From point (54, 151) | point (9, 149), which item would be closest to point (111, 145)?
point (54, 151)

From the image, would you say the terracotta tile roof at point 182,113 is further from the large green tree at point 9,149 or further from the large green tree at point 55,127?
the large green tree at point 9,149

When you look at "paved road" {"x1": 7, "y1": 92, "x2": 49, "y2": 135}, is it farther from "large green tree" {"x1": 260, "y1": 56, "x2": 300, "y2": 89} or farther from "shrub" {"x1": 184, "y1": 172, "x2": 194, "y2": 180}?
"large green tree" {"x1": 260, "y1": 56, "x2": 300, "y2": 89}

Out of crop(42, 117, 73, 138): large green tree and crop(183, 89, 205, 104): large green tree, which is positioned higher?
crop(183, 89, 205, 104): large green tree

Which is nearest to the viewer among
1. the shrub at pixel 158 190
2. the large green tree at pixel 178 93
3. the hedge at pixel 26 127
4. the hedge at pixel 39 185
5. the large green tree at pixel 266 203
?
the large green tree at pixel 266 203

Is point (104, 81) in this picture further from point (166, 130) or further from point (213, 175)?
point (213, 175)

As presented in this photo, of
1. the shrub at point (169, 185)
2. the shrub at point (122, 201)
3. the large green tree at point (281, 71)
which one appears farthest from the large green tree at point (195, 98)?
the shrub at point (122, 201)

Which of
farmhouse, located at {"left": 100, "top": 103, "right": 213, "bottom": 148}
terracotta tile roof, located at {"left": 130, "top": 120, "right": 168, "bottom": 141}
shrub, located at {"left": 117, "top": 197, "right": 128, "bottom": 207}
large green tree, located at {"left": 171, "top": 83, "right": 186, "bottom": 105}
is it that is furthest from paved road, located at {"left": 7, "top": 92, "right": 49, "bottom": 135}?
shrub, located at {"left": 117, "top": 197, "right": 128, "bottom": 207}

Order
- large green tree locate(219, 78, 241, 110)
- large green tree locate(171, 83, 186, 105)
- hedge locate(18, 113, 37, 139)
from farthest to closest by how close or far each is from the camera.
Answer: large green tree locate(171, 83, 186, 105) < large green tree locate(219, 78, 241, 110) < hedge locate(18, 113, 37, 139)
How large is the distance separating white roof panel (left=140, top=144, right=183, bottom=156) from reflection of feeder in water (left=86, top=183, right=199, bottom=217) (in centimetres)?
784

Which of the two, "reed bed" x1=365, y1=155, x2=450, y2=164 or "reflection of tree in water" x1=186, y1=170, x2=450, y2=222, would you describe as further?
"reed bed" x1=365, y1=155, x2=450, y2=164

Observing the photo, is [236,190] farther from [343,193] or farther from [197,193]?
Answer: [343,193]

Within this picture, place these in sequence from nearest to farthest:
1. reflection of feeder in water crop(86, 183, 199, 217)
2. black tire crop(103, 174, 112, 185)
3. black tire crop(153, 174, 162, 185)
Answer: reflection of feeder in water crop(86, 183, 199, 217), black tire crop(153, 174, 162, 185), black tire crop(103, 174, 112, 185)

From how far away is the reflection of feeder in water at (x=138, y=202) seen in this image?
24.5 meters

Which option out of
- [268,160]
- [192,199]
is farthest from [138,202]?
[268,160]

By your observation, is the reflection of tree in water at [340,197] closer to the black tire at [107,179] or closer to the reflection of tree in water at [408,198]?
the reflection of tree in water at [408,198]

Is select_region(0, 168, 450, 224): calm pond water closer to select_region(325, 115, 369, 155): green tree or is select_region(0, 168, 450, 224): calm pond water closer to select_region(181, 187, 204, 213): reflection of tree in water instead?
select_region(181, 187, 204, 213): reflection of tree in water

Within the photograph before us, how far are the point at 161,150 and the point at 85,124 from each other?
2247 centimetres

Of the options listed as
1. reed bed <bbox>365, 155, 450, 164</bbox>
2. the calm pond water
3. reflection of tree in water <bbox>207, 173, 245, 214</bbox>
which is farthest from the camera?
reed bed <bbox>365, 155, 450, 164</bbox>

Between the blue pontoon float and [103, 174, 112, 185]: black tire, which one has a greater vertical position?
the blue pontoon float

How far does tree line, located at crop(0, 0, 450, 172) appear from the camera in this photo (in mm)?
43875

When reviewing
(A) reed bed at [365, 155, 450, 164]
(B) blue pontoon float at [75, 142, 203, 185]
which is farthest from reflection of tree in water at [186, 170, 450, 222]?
____________________
» What the exercise asks: Convert every line of the items above into a JSON list of strings, one string per line, and omit the blank lines.

» Solution to the exercise:
[
  "From point (54, 151) | point (9, 149), which item would be closest to point (111, 145)?",
  "point (54, 151)",
  "From the image, would you say the terracotta tile roof at point 182,113 is further from the large green tree at point 9,149 or further from the large green tree at point 55,127?",
  "the large green tree at point 9,149",
  "When you look at \"paved road\" {\"x1\": 7, \"y1\": 92, \"x2\": 49, \"y2\": 135}, is it farther from \"large green tree\" {\"x1\": 260, \"y1\": 56, \"x2\": 300, \"y2\": 89} or farther from \"shrub\" {\"x1\": 184, \"y1\": 172, \"x2\": 194, \"y2\": 180}?",
  "\"large green tree\" {\"x1\": 260, \"y1\": 56, \"x2\": 300, \"y2\": 89}",
  "Out of crop(42, 117, 73, 138): large green tree and crop(183, 89, 205, 104): large green tree, which is positioned higher?",
  "crop(183, 89, 205, 104): large green tree",
  "Which is nearest to the viewer among",
  "1. the shrub at pixel 158 190",
  "2. the large green tree at pixel 178 93",
  "3. the hedge at pixel 26 127",
  "4. the hedge at pixel 39 185",
  "5. the large green tree at pixel 266 203",
  "?",
  "the large green tree at pixel 266 203",
  "Is point (104, 81) in this picture further from point (166, 130) or further from point (213, 175)?",
  "point (213, 175)",
  "As presented in this photo, of",
  "1. the shrub at point (169, 185)",
  "2. the shrub at point (122, 201)",
  "3. the large green tree at point (281, 71)",
  "which one appears farthest from the large green tree at point (195, 98)?",
  "the shrub at point (122, 201)",
  "Which of",
  "farmhouse, located at {\"left\": 100, \"top\": 103, \"right\": 213, \"bottom\": 148}",
  "terracotta tile roof, located at {\"left\": 130, \"top\": 120, \"right\": 168, \"bottom\": 141}",
  "shrub, located at {\"left\": 117, \"top\": 197, \"right\": 128, \"bottom\": 207}",
  "large green tree, located at {\"left\": 171, \"top\": 83, \"right\": 186, \"bottom\": 105}",
  "is it that is furthest from paved road, located at {\"left\": 7, \"top\": 92, \"right\": 49, \"bottom\": 135}?",
  "shrub, located at {\"left\": 117, \"top\": 197, \"right\": 128, \"bottom\": 207}",
  "Order",
  "- large green tree locate(219, 78, 241, 110)",
  "- large green tree locate(171, 83, 186, 105)",
  "- hedge locate(18, 113, 37, 139)",
  "from farthest to closest by how close or far each is from the camera.",
  "Answer: large green tree locate(171, 83, 186, 105) < large green tree locate(219, 78, 241, 110) < hedge locate(18, 113, 37, 139)",
  "How large is the distance separating white roof panel (left=140, top=144, right=183, bottom=156) from reflection of feeder in water (left=86, top=183, right=199, bottom=217) (in centimetres)?",
  "784",
  "Which of the two, \"reed bed\" x1=365, y1=155, x2=450, y2=164 or \"reflection of tree in water\" x1=186, y1=170, x2=450, y2=222, would you describe as further?",
  "\"reed bed\" x1=365, y1=155, x2=450, y2=164",
  "Observing the photo, is [236,190] farther from [343,193] or farther from [197,193]?",
  "Answer: [343,193]",
  "Within this picture, place these in sequence from nearest to farthest:",
  "1. reflection of feeder in water crop(86, 183, 199, 217)",
  "2. black tire crop(103, 174, 112, 185)",
  "3. black tire crop(153, 174, 162, 185)",
  "Answer: reflection of feeder in water crop(86, 183, 199, 217), black tire crop(153, 174, 162, 185), black tire crop(103, 174, 112, 185)",
  "From how far away is the reflection of feeder in water at (x=138, y=202) seen in this image?",
  "24.5 meters",
  "Which option out of",
  "- [268,160]",
  "- [192,199]",
  "is farthest from [138,202]?",
  "[268,160]",
  "By your observation, is the reflection of tree in water at [340,197] closer to the black tire at [107,179] or closer to the reflection of tree in water at [408,198]?",
  "the reflection of tree in water at [408,198]",
  "Is select_region(0, 168, 450, 224): calm pond water closer to select_region(325, 115, 369, 155): green tree or is select_region(0, 168, 450, 224): calm pond water closer to select_region(181, 187, 204, 213): reflection of tree in water instead?",
  "select_region(181, 187, 204, 213): reflection of tree in water",
  "Within the photograph before us, how far are the point at 161,150 and the point at 85,124 from each other?",
  "2247 centimetres",
  "Of the options listed as",
  "1. reed bed <bbox>365, 155, 450, 164</bbox>",
  "2. the calm pond water",
  "3. reflection of tree in water <bbox>207, 173, 245, 214</bbox>",
  "which is farthest from the camera?",
  "reed bed <bbox>365, 155, 450, 164</bbox>",
  "Between the blue pontoon float and [103, 174, 112, 185]: black tire, which one has a greater vertical position?",
  "the blue pontoon float",
  "How far does tree line, located at crop(0, 0, 450, 172) appear from the camera in this photo (in mm)?",
  "43875",
  "When reviewing",
  "(A) reed bed at [365, 155, 450, 164]",
  "(B) blue pontoon float at [75, 142, 203, 185]",
  "which is farthest from reflection of tree in water at [186, 170, 450, 222]?"
]